*WHAT THIS TASK INVOLVES*
Transcribe the listing exactly; drop the images.

*GIVEN DATA*
════════════════════

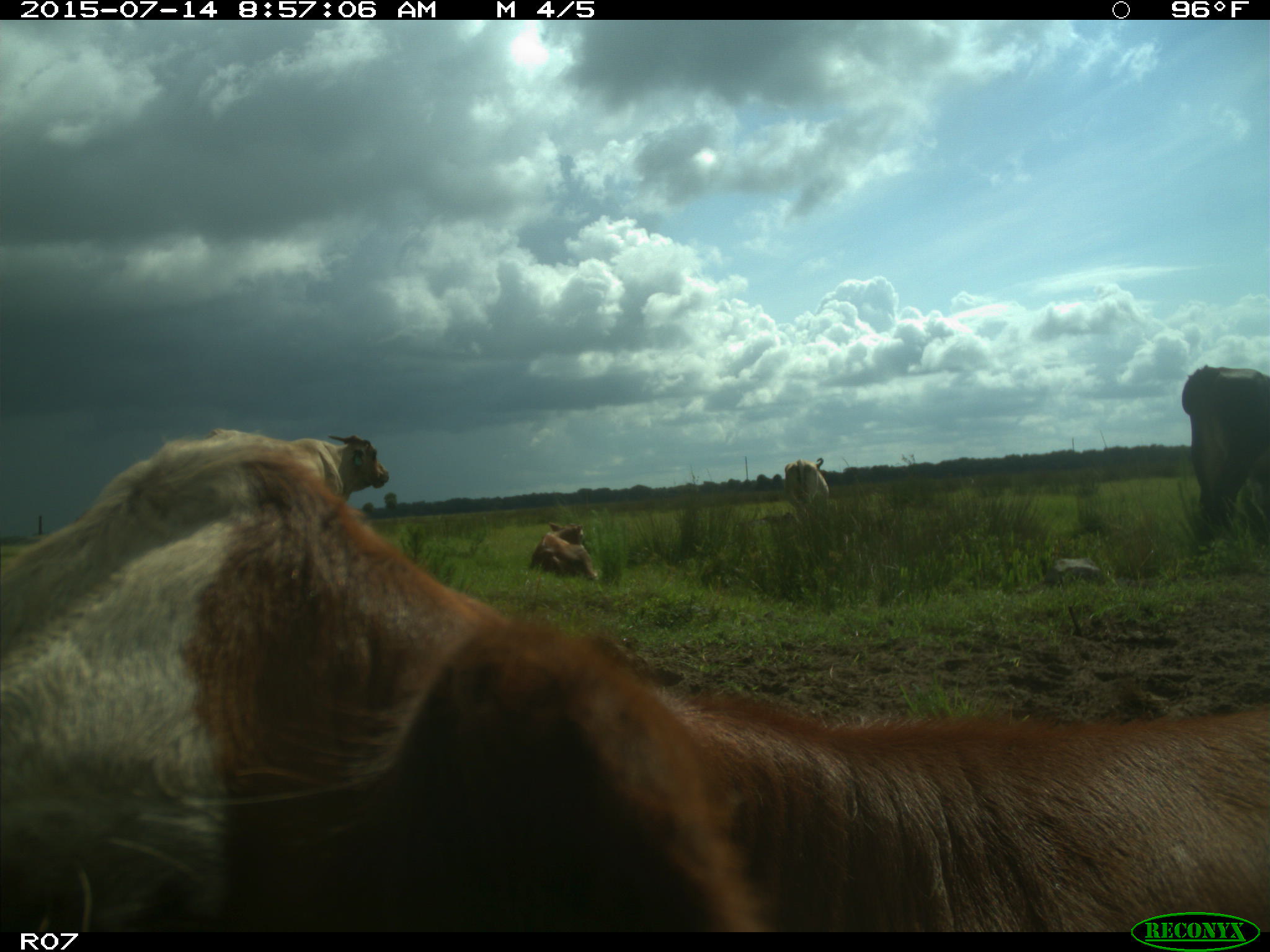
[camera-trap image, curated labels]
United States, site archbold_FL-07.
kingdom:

════════════════════

*OUTPUT*
[camera-trap image, curated labels]
United States, site archbold_FL-07.
kingdom:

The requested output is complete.